Impairment of long-lived assets. We account for impairment of property, plant and equipment and amortizable intangible assets in accordance with FASB ASC 360. The carrying value of a long-lived asset is considered impaired when the anticipated undiscounted cash flow from such asset is separately identifiable and is less than its carrying value. In that event, a loss is recognized based on the amount by which the carrying value exceeds the fair market value of the long-lived asset. Fair market value is determined primarily using the anticipated cash flows discounted at a rate commensurate with the risk involved. Losses on long-lived assets to be disposed of are determined in a similar manner, except that fair market values are reduced for the cost to dispose. During the reporting years, there was no impairment loss incurred. Competitive pricing pressure and changes in interest rates, could materially and adversely affect our estimates of future net cash flows to be generated by our long-lived assets.
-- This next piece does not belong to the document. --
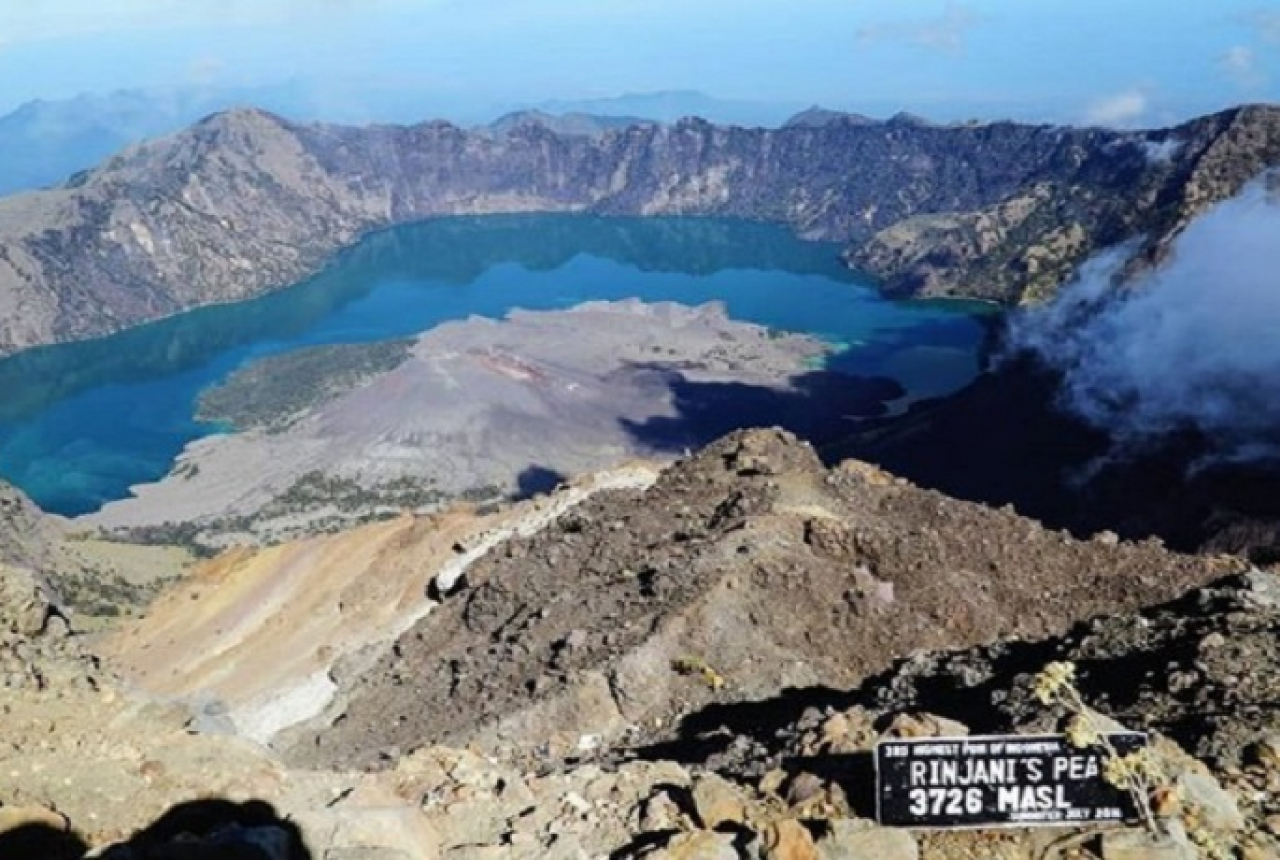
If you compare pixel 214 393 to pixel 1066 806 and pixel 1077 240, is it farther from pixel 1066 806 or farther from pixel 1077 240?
pixel 1066 806

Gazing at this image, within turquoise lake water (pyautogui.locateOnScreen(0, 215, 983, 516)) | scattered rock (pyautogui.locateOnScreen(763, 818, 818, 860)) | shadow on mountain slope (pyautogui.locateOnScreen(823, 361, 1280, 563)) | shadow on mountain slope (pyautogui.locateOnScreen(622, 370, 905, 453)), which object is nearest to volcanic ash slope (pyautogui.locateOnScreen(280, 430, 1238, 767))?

Inventories . Inventories consist of finished goods and raw materials, and stated at the lower of cost or market value. Substantially all inventory costs are determined using the weighted average basis. Finished goods are comprised of direct materials, direct labor and an appropriate proportion of overhead. The management regularly evaluates the composition of its inventory to identify slow-moving and obsolete inventories to determine if additional write-downs are required. Changes in sales volumes due to unexpected economic or competitive conditions are among the factors that could materially affect the adequacy of such write down.

Trade receivables . Trade receivables are recognized and carried at the original invoice amount less allowance for any uncollectible amounts. An allowance for doubtful accounts is maintained for all customers based on a variety of factors, including the length of time the receivables are past due, significant one-time events and historical experience. Bad debts are written off as incurred. During the reporting years, there were no bad debts.

Outstanding accounts balances are reviewed individually for collectability. The Company does not charge any interest income on trade receivables. Accounts balances are charged off against the allowance after all means of collection have been exhausted and the potential for recovery is considered remote. To date, the Company has not charged off any balances as it has yet to exhaust all means of collection.

Revenue recognition . Revenue represents the invoiced value of goods sold recognized upon the delivery of goods to customers. Revenues from services recognizes when the agreed services have been performed, provided, completed or virtual completed at an agreed period(s) of time, and are measurable. Revenue is recognized when all of the following criteria are met:

- Persuasive evidence of an arrangement exists;
- Delivery has occurred or services have been rendered;
- The seller's price to the buyer is fixed or determinable, and
- Collection is reasonably assured.

Contract revenues are recognized when the manufacturing and installation of the medical equipment is completed. Generally, the company receives total contract sum from clients in 3 installments. Deposit of 30% is received from client when the contract is signed. Second payment of 30% is received when the project commenced. The final sum of the remaining portion is received after the construction is completed within a year.

Expected warranty liabilities. The Company warrants its products against defects in design, materials, and workmanship generally for one year. A provision for estimated future costs relating to warranty expense are recorded when products are shipped, and the provision is based upon our own historical claim experience.

Off-Balance Sheet Arrangements

We do not have any off-balance sheet arrangements as of December 31, 2012.